Tablet opportunities and growth indicators are coming from Android’s low-end smartphone market. Android is still the leading device operating system (OS) in 2013, accounting for 38 percent of shipments. According to Gartner, “Tablet Shipments Increase 53.4 Percent, “Worldwide combined shipments of devices (PCs, tablets and mobile phones) are projected to reach 2.32 billion units in 2013, a 4.5 percent increase from 2012. The market is being driven by a shift to lower-priced devices in nearly all device categories.” The report  indicated Android will lead the trend as number one in low-end smartphone market growth leaving Apple far behind at number three. The demand for low-end smartphone’s is expected to rapidly take off in emerging countries such as Brazil, China and India.

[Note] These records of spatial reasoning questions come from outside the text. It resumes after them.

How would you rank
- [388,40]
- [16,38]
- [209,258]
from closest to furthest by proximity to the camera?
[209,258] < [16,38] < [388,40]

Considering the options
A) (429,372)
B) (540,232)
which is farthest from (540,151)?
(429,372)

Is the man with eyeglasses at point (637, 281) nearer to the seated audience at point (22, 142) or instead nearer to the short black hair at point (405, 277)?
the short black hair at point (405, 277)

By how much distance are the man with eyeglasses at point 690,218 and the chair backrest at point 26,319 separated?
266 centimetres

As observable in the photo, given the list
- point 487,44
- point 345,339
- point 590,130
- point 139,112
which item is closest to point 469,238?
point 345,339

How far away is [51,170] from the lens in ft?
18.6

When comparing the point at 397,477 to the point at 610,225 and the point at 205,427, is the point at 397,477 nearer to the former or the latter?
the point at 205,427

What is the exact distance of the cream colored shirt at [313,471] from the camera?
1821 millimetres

Investment priorities for Android mobile app development are in demand. According to Developer Economics, almost 35 percent of developers use the Android platform. Developers and organizations who leverage tools are cost saving. Even one application for the entire company would be cost efficient and easy to use and maintain. Cost is priority and there should be cost savings opportunities which tie into mobile apps. This is learned by consolidation what true benefits are to be drove out from applications. From the business standpoint, information and apps need to avoid the "overwhelmness factor" of having too much by executing proper consolidation.